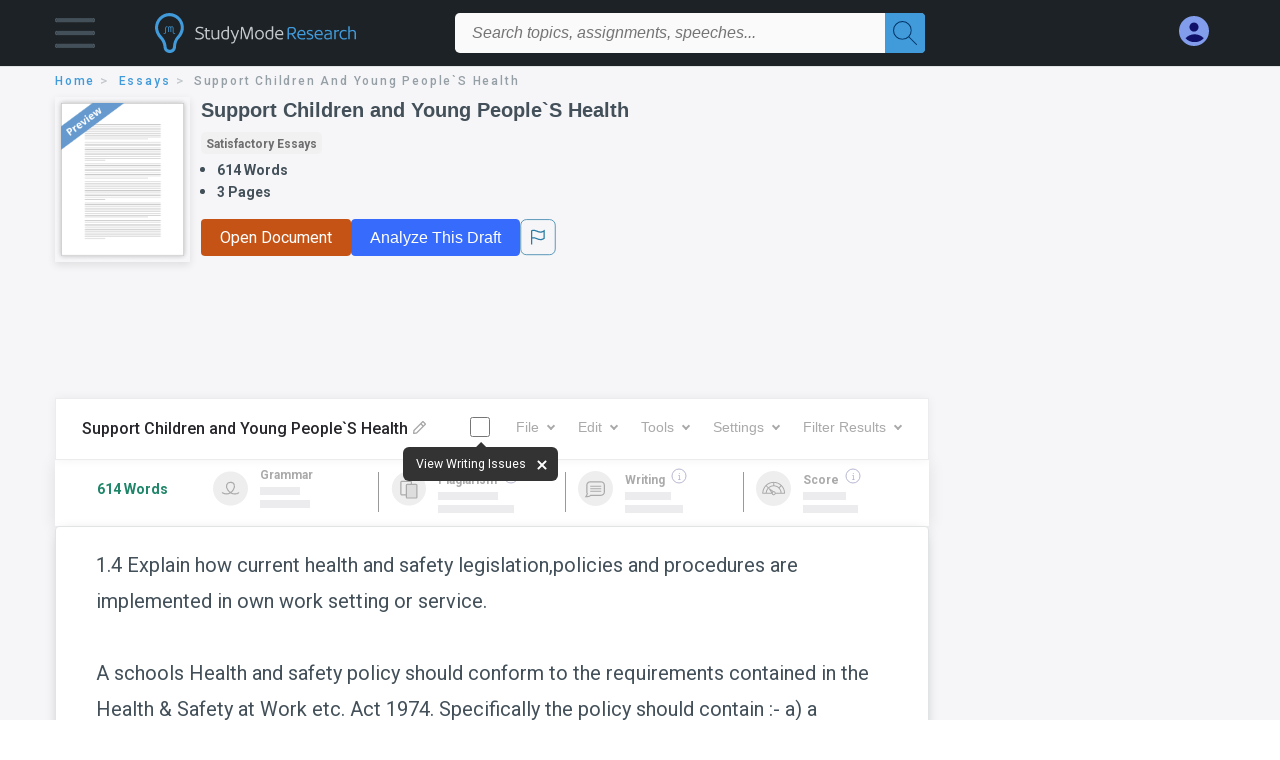

--- FILE ---
content_type: text/html; charset=UTF-8
request_url: https://www.studymode.com/essays/Support-Children-And-Young-people-s-Health-807901.html
body_size: 2398
content:
<!DOCTYPE html>
<html lang="en">
<head>
    <meta charset="utf-8">
    <meta name="viewport" content="width=device-width, initial-scale=1">
    <title></title>
    <style>
        body {
            font-family: "Arial";
        }
    </style>
    <script type="text/javascript">
    window.awsWafCookieDomainList = ['monografias.com','cram.com','studymode.com','buenastareas.com','trabalhosfeitos.com','etudier.com','studentbrands.com','ipl.org','123helpme.com','termpaperwarehouse.com'];
    window.gokuProps = {
"key":"AQIDAHjcYu/GjX+QlghicBgQ/7bFaQZ+m5FKCMDnO+vTbNg96AFCNvRGHri3uWPJVr2msY7QAAAAfjB8BgkqhkiG9w0BBwagbzBtAgEAMGgGCSqGSIb3DQEHATAeBglghkgBZQMEAS4wEQQMBvb3mIUdbbUWnqVBAgEQgDuoUiNXkufKNxCtVQAglY3gHBVxQgRARvitl9vTV7ZsxTNLwvA/MLPf6p+GulM0hJgaubDrR4NAT55cpw==",
          "iv":"D549lwHYvAAAAnXE",
          "context":"CdVRHV6vmw+h+3AZ4hklEATX23lYr3g6fmdHki5OOxkQe/yo8daev+k0n/[base64]/cSuOMu3OBForI4+OcFzO9tDWkaaPZHa1ylKlxP2kg16gIzNI9a0EfhIT/L3RT7I9d+AlusS5+WBrINuEktWQ/uSEPTVgw/5Y+WiCRHAIo1s/p0LU9vG5XtXIQsvty3CG8/hkp9i+GbT4qo45MvI5Pvo0irT0bh/wk3M8vNHMEbGqlMArKxcueMF4XUmIgglGIKANTXUQuJshBWdb01PFEFyulHB5WtrH4KGliae8W+Py7oZ/QyONooiPhwRLxsfR9btdD8i36kjfCCnZequkb+hsVsgn9LJ1ZadbPTugCSbb1Ooz/HgS1sFX5B6UdlE/1qyu+yEbD8Gnd/xF1p7V4LDWMwbw6thHeW5/8A68zbW4Kdw5KKuYxFIO6MyPUmLmxhjpy2TMo9hDLrGdG7+ThGRIpcFJQgfBXe4VTmYDt38BDR/ybGtIdai5zgqdle0JumS/q+dGYn4MyCgKbiq2vZQYvTXieIXPUa1w=="
};
    </script>
    <script src="https://ab840a5abf4d.9b6e7044.us-east-2.token.awswaf.com/ab840a5abf4d/b0f70ab89207/2e536c635a9a/challenge.js"></script>
</head>
<body>
    <div id="challenge-container"></div>
    <script type="text/javascript">
        AwsWafIntegration.saveReferrer();
        AwsWafIntegration.checkForceRefresh().then((forceRefresh) => {
            if (forceRefresh) {
                AwsWafIntegration.forceRefreshToken().then(() => {
                    window.location.reload(true);
                });
            } else {
                AwsWafIntegration.getToken().then(() => {
                    window.location.reload(true);
                });
            }
        });
    </script>
    <noscript>
        <h1>JavaScript is disabled</h1>
        In order to continue, we need to verify that you're not a robot.
        This requires JavaScript. Enable JavaScript and then reload the page.
    </noscript>
</body>
</html>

================

▶ [Task instructions]: Copy every line of the records above that holds the word "studymode".

▶ [Reply to the exercise]:
request_url: https://www.studymode.com/essays/Support-Children-And-Young-people-s-Health-807901.html
    window.awsWafCookieDomainList = ['monografias.com','cram.com','studymode.com','buenastareas.com','trabalhosfeitos.com','etudier.com','studentbrands.com','ipl.org','123helpme.com','termpaperwarehouse.com'];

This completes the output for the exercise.